- [EXERCISE]: Rewrite the items from the line containing "coffee botol 1" down to the line containing "4-BHK, Single-Floor Future Interface", both included, as a numbered list, leaving out any blank lines.

(Short text snippets from websites)
+---+

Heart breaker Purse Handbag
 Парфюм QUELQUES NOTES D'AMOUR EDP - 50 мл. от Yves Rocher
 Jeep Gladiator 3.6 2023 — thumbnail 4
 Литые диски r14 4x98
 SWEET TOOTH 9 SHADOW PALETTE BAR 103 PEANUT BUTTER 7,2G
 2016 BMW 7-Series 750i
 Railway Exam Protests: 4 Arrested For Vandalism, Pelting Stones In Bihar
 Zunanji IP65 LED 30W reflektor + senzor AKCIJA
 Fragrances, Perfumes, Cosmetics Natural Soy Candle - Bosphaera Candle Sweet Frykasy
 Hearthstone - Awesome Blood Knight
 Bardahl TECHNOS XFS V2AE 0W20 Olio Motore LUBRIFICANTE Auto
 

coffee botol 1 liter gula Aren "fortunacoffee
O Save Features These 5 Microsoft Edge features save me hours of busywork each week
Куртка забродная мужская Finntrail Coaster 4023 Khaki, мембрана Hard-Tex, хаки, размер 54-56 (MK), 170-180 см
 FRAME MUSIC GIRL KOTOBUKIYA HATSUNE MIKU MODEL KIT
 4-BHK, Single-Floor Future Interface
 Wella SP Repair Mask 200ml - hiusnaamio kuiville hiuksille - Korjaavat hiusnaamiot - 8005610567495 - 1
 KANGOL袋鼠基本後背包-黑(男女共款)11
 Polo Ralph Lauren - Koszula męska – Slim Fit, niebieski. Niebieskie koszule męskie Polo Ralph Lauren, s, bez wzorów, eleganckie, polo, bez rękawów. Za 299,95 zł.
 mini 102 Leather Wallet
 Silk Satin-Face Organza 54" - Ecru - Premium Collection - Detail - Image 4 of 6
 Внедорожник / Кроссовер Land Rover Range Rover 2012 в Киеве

+---+

- [RESULT]:
1. coffee botol 1 liter gula Aren "fortunacoffee
2. O Save Features These 5 Microsoft Edge features save me hours of busywork each week
3. Куртка забродная мужская Finntrail Coaster 4023 Khaki, мембрана Hard-Tex, хаки, размер 54-56 (MK), 170-180 см
4.  FRAME MUSIC GIRL KOTOBUKIYA HATSUNE MIKU MODEL KIT
5.  4-BHK, Single-Floor Future Interface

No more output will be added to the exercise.